VanWieren’s appeal was echoed by USC’s commencement speaker Governor Arnold Schwarzenegger who outlined his six rules for success, with number six being to “give back.”  Warmly received by the 40,000 packed in and around Alumni Park, Schwarzenegger quipped “I haven’t heard applause like that since announced I was going to stop acting.”

Kimberly Boynton, the valedictorian at the Viterbi undergraduate ceremony, said “it is our turn to make an impact” and “as engineers we are the most prepared to make changes to society.”  Boynton earned both B.S. and M.S. degrees in civil engineering through the progressive degree program while still finding time to be the featured baton twirler and a section leader for the Trojan Marching Band as well as a slew of other activities.

 
Kimberly Boynton was the valedictorian at the undergraduate ceremony.
Both Boynton and VanWieren were from Michigan; Boynton from Troy and VanWieren from tiny Grant, where he worked on a turkey farm during high school.
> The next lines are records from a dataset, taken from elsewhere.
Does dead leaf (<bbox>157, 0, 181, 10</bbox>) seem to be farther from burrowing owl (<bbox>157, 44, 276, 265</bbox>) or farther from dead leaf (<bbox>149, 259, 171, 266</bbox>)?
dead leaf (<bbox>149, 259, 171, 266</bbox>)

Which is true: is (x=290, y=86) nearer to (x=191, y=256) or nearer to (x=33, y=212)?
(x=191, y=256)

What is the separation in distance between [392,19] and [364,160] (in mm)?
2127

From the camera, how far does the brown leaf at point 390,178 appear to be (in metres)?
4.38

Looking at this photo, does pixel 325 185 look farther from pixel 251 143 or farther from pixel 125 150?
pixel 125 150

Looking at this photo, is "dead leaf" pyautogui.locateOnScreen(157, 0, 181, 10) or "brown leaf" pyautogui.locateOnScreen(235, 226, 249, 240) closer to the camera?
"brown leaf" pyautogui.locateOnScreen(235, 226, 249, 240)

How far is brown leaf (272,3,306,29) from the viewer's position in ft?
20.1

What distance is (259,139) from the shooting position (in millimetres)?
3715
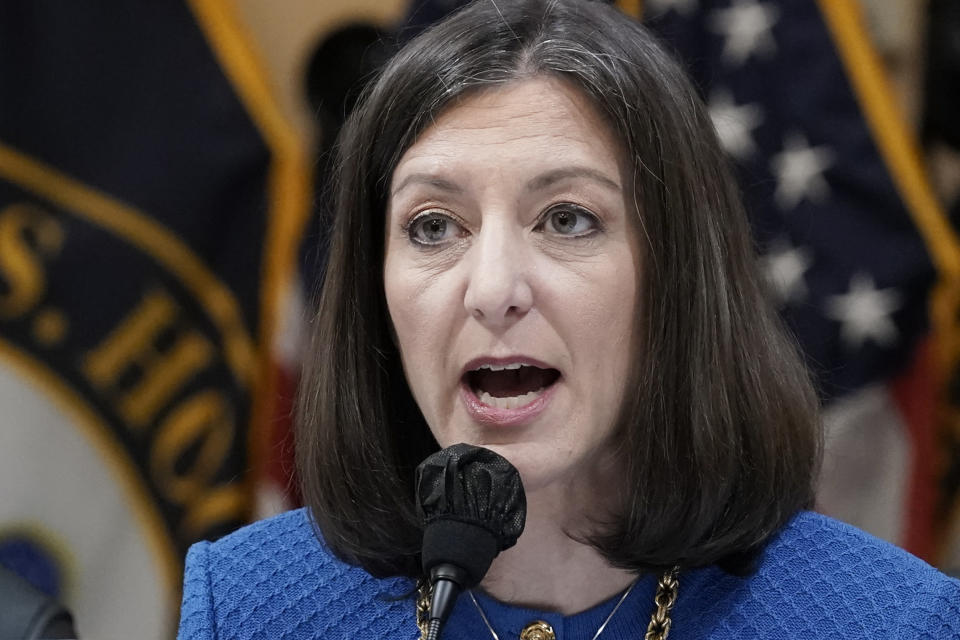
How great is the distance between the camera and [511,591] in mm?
1645

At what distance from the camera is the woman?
1.51 m

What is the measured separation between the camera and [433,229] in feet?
5.21

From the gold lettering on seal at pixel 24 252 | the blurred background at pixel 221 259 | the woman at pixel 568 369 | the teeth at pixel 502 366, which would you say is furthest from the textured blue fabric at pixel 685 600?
the gold lettering on seal at pixel 24 252

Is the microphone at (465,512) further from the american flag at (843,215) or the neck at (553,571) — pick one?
the american flag at (843,215)

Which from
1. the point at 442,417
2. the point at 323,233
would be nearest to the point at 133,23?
the point at 323,233

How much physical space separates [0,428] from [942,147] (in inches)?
90.1

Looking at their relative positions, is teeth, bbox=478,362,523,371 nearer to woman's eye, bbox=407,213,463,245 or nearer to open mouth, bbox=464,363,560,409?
open mouth, bbox=464,363,560,409

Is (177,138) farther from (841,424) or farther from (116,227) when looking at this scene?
(841,424)

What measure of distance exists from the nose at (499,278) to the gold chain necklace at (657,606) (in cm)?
40

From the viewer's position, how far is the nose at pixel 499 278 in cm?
145

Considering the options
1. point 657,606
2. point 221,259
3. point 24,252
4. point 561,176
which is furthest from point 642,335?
point 24,252

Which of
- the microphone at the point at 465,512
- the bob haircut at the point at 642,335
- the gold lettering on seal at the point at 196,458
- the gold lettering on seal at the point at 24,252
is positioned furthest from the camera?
the gold lettering on seal at the point at 196,458

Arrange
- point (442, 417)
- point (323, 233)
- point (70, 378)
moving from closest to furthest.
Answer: point (442, 417) < point (323, 233) < point (70, 378)

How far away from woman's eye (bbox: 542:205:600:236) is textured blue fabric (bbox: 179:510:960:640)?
47 centimetres
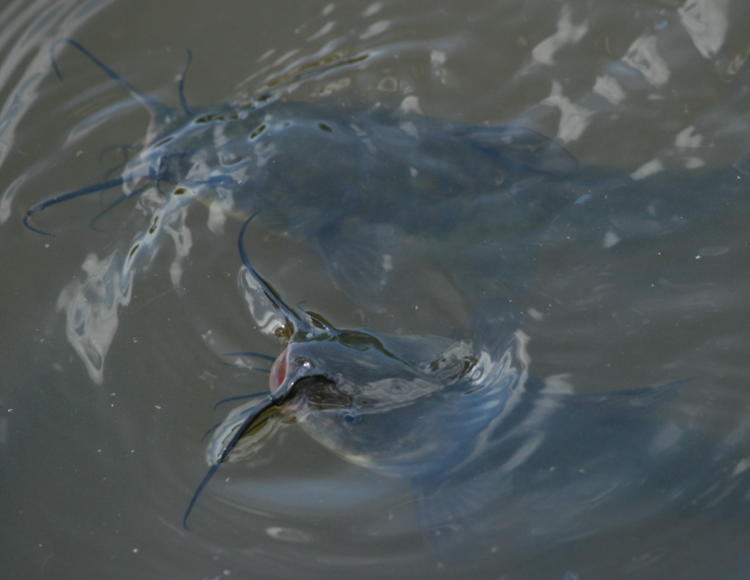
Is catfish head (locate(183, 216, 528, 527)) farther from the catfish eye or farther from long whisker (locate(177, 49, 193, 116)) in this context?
long whisker (locate(177, 49, 193, 116))

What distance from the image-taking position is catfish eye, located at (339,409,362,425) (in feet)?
7.43

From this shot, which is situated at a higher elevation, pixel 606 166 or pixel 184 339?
pixel 184 339

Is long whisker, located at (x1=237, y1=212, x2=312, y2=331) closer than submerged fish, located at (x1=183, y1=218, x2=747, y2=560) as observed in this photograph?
No

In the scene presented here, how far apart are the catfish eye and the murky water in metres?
0.03

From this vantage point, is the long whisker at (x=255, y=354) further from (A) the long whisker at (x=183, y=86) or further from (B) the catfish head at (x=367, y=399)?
(A) the long whisker at (x=183, y=86)

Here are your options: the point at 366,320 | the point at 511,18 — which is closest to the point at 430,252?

At the undergraduate ceremony, commencement speaker Sidney Harman, the 89-year-young founder of the famous Harman-Kardon audio company and husband of Congresswoman Jane Harman (D-Venice), who also attended, spoke eloquently, passionately and sometimes humorously for 10 minutes without notes.

“The mind of a Viterbi graduate is a singularly astonishing instrument,” he deadpanned.  “It turns on when you wake up and does not turn off until the commencement address begins.”

He told the new graduates to reverently invent themselves, rejecting orthodoxy, avoiding specialization and embacing the technological changes that have transformed life. “Previously, people lived synchronously, one step after another,” he said.  “The new world is asynchronous with challenges arising in waves and rushes.” 

He closed by reciting a long passage from the poem Ulysses by Alfred Lord Tennyson that concluded with:

“How dull it is to pause, to make an end,
To rust unburnish'd, not to shine in use!”

Left to right are Kimberly Chau (BA-Accounting)
Elizabeth Hoey (BA-Accounting), Robert Ward
(BSME), Kelly Phillips (BSBME), Sayre Peratta (BS-ME), and Nora Shnorhokian (BSBME).
At the graduate ceremony, Alexis Livanos, corporate vice president and chief technology officer of Northrop Grumman spoke of “the relationship of science and engineering to a life well lived” as first articulated by the ancient Greeks.

“Personally, I think those Greeks were on to something.  They believed that understanding the natural world and understanding how best to live your life were one and the same,” he said.  “Those of you who choose to apply your educations to your lives and your world will be in good company indeed.”